Let’s replace the built-in protected shell with what we hope is a normal shell:

WARNING for everyone following along at home: if you’re doing this, please backup the existing /system/bin/psh to a safe location.

$ adb push sh /system/bin/psh
sh: 1 file pushed, 0 skipped. 77.0 MB/s (161568 bytes in 0.002s)

Time to see if all of this effort paid off. With all of my fingers crossed, I ran adb shell

… which yields endless repetition of the line new sh:

$ adb shell
new sh.
new sh.
<repeated many times>

My Ctrl-C reflex immediately kicked in, and somehow that was all it took to gain a root shell!

new sh.
^C130|VIS:/ #

Looking at the build information, it definitely looks like security wasn’t much of a priority when this device was built:

# getprop
[ro.build.description]: [rk312x-userdebug 5.1.1 LMY49F eng.zhangshaohu.20201126.110709 test-keys]
[ro.build.flavor]: [rk312x-userdebug]
[ro.build.tags]: [test-keys]
[ro.build.type]: [userdebug]
[ro.build.version.security_patch]: [2016-04-01]

For the curious, here’s a dump of build information, available binaries and more.

Now, can I change my Wi-Fi settings please?

So here’s a question I didn’t originally think about when I began this journey: how do I actually change the wireless network settings after I have shell access? Accessing some obscure Android configuration file perhaps?

Turns out that it’s much easier than that. Just start the activity for the original Android Wi-Fi settings!

# am start -n com.android.settings/com.android.settings.wifi.WifiSettings
Finally, the AOSP Wi-Fi settings screen gives me access to the desired static IP configuration.
Finally, the AOSP Wi-Fi settings screen gives me access to the desired static IP configuration.
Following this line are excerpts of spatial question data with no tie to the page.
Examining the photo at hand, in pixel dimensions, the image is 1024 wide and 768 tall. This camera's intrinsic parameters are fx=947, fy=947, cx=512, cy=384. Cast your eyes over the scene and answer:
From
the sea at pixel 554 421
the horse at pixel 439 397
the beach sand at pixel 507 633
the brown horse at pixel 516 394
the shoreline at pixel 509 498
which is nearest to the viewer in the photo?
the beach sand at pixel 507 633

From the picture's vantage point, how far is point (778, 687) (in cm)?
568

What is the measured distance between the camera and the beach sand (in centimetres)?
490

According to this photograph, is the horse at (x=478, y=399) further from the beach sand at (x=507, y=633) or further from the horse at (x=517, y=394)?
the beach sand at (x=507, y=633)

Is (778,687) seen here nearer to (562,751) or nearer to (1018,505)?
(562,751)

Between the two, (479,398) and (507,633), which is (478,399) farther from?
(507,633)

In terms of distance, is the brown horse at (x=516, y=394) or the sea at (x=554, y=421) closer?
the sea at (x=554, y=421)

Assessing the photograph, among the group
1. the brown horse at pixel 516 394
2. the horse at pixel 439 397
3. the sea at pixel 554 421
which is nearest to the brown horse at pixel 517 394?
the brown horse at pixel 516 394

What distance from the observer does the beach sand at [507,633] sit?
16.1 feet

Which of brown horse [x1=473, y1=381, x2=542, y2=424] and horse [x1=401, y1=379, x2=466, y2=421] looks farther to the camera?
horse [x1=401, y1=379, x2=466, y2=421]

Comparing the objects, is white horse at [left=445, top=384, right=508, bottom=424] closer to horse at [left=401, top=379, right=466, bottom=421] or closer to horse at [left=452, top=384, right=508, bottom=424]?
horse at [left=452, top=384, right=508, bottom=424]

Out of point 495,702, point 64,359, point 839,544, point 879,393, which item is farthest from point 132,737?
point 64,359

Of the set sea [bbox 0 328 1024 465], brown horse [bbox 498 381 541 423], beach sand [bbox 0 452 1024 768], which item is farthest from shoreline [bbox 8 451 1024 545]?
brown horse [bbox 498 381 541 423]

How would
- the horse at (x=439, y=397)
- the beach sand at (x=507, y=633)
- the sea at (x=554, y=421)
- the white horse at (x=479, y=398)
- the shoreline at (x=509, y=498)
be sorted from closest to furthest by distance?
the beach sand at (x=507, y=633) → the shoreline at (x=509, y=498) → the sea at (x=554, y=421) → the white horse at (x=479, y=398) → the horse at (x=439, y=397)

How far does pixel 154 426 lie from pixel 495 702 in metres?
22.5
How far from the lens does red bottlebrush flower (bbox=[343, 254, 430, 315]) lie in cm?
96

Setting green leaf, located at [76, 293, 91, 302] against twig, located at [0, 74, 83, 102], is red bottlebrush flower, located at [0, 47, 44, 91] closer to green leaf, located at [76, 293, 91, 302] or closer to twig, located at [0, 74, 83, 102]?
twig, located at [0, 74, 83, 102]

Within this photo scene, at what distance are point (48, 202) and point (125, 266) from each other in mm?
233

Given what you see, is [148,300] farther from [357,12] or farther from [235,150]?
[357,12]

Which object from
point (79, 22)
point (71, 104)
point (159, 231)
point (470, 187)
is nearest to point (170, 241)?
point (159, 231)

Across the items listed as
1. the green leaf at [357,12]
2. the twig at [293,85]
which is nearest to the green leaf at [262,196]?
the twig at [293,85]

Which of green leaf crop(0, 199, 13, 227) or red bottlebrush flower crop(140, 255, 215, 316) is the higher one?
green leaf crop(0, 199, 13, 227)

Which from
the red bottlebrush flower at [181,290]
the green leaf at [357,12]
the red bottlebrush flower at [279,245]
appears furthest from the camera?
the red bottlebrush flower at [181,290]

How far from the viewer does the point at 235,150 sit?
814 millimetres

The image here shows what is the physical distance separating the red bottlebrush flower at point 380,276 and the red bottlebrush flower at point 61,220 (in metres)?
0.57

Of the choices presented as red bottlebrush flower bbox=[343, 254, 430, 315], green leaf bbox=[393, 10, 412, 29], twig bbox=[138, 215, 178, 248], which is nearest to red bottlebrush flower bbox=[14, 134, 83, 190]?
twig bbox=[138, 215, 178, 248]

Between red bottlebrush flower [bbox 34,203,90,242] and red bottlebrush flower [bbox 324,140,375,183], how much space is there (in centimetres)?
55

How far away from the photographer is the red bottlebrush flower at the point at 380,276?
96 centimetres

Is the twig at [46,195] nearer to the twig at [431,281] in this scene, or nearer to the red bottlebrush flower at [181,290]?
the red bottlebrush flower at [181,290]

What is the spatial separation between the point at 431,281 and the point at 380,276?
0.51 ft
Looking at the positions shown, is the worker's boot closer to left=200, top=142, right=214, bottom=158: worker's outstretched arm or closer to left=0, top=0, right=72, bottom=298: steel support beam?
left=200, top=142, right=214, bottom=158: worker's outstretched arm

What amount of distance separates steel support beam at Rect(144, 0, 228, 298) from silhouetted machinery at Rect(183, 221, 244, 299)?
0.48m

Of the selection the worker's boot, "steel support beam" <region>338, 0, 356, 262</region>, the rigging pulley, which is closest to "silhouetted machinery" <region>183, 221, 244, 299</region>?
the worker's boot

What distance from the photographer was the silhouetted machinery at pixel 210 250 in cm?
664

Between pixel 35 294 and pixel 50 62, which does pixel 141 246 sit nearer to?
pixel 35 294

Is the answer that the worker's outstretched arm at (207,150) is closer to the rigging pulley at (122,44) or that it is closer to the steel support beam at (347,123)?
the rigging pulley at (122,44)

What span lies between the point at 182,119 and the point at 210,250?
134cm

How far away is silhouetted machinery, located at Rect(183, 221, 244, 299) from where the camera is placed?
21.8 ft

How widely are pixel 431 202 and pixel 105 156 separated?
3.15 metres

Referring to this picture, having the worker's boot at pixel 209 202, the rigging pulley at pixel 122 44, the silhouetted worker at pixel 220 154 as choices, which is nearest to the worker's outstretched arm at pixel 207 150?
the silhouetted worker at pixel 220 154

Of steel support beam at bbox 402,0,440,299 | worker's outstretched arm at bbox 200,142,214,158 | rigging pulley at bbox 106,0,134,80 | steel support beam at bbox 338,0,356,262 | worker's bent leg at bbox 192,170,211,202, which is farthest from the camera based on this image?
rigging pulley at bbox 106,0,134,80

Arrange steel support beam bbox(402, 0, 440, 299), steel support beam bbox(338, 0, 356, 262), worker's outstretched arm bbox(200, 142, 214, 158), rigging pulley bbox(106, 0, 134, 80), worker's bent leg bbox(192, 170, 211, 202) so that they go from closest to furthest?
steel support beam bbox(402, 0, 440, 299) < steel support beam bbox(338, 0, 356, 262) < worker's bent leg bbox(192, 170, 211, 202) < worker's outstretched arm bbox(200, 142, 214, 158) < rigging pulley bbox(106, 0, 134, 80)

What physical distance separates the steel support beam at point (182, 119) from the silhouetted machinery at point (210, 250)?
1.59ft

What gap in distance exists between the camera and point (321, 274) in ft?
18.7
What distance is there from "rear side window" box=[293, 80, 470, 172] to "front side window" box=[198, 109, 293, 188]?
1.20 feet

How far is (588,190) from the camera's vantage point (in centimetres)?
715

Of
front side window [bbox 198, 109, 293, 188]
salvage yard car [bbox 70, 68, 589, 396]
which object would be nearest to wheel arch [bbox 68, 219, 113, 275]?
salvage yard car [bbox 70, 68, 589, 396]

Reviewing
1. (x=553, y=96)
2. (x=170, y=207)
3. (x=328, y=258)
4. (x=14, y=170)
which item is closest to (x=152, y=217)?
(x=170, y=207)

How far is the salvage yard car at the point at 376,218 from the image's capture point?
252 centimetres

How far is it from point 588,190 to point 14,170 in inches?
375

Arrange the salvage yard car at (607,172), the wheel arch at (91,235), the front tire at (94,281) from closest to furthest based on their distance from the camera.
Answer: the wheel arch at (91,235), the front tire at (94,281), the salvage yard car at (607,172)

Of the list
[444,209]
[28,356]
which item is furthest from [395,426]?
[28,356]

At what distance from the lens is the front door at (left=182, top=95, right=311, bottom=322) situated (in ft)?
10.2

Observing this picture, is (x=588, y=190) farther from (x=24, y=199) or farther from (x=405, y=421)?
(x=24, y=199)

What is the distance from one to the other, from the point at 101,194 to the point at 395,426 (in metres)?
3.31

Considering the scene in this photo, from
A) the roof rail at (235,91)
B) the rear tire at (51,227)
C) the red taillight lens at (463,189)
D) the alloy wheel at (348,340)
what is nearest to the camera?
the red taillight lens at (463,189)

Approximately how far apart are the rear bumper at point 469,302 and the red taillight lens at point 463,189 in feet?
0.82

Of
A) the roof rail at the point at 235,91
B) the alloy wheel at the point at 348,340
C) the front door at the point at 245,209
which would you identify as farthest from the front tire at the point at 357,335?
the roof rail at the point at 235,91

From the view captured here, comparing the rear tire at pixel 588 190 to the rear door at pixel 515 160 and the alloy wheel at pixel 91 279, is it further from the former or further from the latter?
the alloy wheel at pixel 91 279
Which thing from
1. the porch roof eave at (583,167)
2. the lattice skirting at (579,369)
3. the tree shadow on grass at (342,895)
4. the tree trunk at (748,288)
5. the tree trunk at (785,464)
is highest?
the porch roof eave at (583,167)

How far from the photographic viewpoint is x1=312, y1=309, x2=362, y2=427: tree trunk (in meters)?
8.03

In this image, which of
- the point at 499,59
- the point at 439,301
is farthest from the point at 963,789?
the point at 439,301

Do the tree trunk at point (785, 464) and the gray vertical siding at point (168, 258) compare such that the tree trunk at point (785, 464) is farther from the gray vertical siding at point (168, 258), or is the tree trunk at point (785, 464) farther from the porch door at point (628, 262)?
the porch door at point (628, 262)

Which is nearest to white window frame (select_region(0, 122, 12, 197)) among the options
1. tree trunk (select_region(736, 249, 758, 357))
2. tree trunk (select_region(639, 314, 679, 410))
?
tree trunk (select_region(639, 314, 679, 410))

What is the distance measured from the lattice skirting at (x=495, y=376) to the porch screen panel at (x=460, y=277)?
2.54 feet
Eureka! I can now successfully connect to my network.

A note of warning for anyone who might be attempting this in the future: before rebooting the device, you must restore the original /system/bin/psh binary, or the system won’t boot. I suspect this is because of the print loop that happens above which probably prevents some built-in commands to execute, and might be able to be circumvented by changing the default root shell. However, simply restoring the psh binary does the trick, and you can always swap it back when needed.